Андрей Иванович вернулся в комнату и решительно снял рубашку, закрывавшую коробку с птенцом. Птенец замахал плавниками крыльев и закричал — но, показалось Андрею Ивановичу, уже не так громко и не таким истошным, одновременно испуганным и требовательным голосом, как раньше, — скорее даже не закричал, а с чуть ли не осмысленным выражением терпеливо закрякал… как будто он знал, что ему дадут есть, и вместе боялся, что если он будет сильно кричать, его снова закроют.

Андрей Иванович опустился на корточки.

— Что, скучно тебе сидеть в темноте?

Птенец затряс головой и закрякал громче. Из-за скудости оперения и несоразмерно большого клюва и головы он был похож на сильно опушенного маленького птеродактиля, но уж во всяком случае — со своими белоснежными зеркалами на крыльях, светло-серой пушистой, как у кролика, спинкой, а главное — смышлеными, влажно поблескивающими глазами — он был намного симпатичнее пластмассово-белого мертвоглазого какаду.
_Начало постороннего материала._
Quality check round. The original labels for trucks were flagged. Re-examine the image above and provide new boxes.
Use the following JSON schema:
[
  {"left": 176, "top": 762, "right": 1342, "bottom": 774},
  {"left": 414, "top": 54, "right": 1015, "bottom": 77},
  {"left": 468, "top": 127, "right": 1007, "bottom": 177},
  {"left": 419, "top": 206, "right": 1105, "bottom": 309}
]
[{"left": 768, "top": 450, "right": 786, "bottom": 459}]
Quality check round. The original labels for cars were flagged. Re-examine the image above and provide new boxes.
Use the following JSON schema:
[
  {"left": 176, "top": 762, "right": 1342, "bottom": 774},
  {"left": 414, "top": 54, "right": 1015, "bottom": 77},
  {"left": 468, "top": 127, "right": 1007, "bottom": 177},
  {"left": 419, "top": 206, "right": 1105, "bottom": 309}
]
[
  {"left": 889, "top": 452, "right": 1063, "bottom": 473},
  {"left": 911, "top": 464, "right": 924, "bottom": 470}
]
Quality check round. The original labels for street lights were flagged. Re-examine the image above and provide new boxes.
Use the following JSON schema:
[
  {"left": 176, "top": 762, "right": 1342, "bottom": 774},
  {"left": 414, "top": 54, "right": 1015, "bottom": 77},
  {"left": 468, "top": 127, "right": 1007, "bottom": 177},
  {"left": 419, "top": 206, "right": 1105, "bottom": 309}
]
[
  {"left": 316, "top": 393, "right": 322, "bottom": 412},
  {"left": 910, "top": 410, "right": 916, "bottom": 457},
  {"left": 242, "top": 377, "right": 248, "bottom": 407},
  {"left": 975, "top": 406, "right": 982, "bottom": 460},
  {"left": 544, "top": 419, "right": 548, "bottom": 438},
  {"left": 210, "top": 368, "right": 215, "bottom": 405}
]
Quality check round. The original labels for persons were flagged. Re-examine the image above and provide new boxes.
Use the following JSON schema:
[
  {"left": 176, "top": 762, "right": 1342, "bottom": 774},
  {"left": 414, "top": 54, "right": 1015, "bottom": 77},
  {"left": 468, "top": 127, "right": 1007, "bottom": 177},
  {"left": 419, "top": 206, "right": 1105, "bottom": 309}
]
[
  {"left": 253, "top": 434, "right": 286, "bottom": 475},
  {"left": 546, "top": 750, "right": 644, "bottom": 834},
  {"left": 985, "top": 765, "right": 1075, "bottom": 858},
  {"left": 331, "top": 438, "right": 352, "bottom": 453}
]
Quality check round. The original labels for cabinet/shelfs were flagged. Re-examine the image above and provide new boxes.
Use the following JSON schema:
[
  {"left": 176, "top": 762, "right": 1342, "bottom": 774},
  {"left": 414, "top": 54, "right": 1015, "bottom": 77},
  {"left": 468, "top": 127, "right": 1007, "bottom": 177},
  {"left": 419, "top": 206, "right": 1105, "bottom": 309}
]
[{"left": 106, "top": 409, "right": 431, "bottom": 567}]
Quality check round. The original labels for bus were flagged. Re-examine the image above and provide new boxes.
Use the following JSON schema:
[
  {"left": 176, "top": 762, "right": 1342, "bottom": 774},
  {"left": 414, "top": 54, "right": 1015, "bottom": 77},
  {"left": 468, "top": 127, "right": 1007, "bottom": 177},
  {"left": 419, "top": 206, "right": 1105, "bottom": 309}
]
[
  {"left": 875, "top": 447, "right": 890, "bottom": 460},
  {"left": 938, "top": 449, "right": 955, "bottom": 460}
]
— Сейчас, сейчас… Каркун, — сказал Андрей Иванович и пошел на кухню. Там он под мерное покрякивание накрошил в блюдце хлеба и терпеливо выковырял из вчерашнего салата с десяток кубиков крутого белка. Сыра, колбасы или ветчины он не рискнул давать — у птенцов слабые желудки, — но ему самому захотелось есть, и он сделал себе бутерброд с колбасой. Когда он с блюдцем в одной руке и надкусанным бутербродом в другой возвратился в комнату, птенец… — Каркун — конечно, утратил самообладание и разразился неистовыми (“людоедскими”, добродушно подумал Андрей Иванович) криками.

— Ешь, ешь, — ворчливо приговаривал он, ложка за ложкой (он придумал кормить птенца не руками, а с ложки) отправляя в алчущий клюв яичные и хлебные крошки. Каркун судорожно глотал и постанывал, покряхтывал, попискивал от удовольствия. Андрей Иванович тоже испытывал если не удовольствие, то удовлетворение: он даже как будто зримо себе представлял, как с каждой съеденной ложкой у птенца отрастают крылья, густеет пух, оживают, крепнут, наливаются мускулами безжизненно смятые ноги… Накормив, напоив и убрав птенца, Андрей Иванович наполовину прикрыл коробку и пошел за сигаретами.